Anthracnose can also be found in Oregon and Washington, Hafner said. It wilts blueberries and produces spore masses that appear as orange speckles.

Miles said the pathogen that causes anthracnose also poses problems in apples and strawberries.

Research such as fungicide resistance diagnostics and methods of detecting pathogens should transfer across crops, Miles added.

Study name

The serious project has a cheeky name.
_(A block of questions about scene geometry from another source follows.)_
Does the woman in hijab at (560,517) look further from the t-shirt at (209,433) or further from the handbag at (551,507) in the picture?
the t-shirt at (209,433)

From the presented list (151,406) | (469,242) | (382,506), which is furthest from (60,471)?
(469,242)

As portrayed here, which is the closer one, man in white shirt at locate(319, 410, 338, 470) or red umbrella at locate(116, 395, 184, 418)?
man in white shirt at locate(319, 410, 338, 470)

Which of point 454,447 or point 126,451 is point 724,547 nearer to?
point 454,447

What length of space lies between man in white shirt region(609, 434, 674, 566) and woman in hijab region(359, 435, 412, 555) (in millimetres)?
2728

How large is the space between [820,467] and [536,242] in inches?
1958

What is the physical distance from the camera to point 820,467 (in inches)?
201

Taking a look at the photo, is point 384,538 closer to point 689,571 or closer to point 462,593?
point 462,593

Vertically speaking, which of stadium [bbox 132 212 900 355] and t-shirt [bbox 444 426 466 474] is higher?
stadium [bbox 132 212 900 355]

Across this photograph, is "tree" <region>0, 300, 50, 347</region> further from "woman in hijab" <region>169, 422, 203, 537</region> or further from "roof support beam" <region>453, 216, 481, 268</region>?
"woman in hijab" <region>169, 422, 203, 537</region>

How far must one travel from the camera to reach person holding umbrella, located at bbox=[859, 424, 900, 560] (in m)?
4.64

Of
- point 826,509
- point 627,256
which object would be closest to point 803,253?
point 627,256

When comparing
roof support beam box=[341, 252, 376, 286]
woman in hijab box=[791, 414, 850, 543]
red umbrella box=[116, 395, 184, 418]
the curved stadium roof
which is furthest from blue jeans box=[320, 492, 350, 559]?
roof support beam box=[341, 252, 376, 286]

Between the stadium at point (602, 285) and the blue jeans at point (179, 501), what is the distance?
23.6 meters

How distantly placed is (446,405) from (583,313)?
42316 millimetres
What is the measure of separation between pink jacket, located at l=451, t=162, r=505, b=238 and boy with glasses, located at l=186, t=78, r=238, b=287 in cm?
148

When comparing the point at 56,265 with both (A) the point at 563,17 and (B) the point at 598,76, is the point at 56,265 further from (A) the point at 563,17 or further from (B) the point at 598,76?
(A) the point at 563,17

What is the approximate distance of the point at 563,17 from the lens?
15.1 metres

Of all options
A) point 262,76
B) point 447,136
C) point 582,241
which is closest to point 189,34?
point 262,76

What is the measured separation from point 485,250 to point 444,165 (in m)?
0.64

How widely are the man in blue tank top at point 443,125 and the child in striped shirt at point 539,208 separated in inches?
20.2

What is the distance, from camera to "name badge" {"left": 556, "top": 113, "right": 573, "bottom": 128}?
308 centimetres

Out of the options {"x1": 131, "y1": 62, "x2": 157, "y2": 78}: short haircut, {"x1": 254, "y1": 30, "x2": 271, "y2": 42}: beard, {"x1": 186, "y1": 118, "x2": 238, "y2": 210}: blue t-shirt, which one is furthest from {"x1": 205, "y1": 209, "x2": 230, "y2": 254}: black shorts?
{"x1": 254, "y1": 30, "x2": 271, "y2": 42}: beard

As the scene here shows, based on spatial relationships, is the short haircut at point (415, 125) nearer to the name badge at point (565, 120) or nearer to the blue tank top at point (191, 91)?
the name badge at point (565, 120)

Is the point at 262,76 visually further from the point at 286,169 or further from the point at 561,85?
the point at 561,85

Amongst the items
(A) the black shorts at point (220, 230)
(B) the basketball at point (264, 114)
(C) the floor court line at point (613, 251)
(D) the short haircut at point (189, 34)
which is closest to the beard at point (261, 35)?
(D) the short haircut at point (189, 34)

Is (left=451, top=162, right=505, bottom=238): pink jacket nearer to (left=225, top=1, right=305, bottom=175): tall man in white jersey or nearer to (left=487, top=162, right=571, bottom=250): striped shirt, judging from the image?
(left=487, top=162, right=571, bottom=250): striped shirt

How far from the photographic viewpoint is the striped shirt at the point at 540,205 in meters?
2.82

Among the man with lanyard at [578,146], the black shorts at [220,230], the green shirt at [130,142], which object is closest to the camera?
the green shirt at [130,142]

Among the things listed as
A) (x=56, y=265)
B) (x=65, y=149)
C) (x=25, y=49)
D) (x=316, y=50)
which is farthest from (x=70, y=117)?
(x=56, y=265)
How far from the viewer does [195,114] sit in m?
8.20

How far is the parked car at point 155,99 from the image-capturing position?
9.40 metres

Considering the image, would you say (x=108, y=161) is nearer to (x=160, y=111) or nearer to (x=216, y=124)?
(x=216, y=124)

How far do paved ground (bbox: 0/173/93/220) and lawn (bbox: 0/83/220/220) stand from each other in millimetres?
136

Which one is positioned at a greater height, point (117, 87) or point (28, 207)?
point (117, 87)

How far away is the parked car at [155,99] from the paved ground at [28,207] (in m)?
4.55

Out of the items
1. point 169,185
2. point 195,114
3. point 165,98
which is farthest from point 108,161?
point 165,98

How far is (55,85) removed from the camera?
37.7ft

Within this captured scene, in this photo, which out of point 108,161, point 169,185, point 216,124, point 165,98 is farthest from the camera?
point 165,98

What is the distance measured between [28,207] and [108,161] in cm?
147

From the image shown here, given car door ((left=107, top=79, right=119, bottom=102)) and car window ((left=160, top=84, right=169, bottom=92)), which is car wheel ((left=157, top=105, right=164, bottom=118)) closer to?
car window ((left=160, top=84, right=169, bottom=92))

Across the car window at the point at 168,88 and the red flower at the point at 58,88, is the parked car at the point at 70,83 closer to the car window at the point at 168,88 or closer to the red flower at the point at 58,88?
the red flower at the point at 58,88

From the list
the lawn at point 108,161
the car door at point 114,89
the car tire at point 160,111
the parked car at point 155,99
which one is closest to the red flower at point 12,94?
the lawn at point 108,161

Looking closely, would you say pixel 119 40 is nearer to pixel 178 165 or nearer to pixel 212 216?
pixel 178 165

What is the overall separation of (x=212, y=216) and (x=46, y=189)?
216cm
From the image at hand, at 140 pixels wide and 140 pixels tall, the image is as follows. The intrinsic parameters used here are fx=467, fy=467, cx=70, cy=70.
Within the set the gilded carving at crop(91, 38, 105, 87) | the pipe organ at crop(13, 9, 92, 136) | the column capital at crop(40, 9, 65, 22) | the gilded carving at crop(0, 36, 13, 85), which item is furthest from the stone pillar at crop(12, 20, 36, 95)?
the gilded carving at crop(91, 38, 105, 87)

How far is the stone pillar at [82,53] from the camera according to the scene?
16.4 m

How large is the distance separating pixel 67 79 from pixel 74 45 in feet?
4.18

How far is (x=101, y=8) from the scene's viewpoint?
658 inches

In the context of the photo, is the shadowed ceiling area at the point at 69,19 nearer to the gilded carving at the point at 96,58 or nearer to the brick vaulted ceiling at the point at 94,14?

Blueberries are sometimes called “little blue dynamos” for their nutritional benefits.

BLUE-DYNAMO is an acronym building on that reputation – Building the Latest Understanding in Extension-Disease Management that Yields New and Meaningful Outputs.

Blueberry production

Oregon and Washington are world powerhouses in blueberry production.

In 2022, Washington was the top blueberry producer in the United States, with a crop of 180 million pounds valued at $187 million. Oregon’s harvest was 158 million pounds worth $183 million, according to USDA statistics.

Combined, those two states accounted for about 54% of the nation’s blueberry production and 37% of the crop value in 2022.

Michigan produced 58.4 million pounds of blueberries in 2022.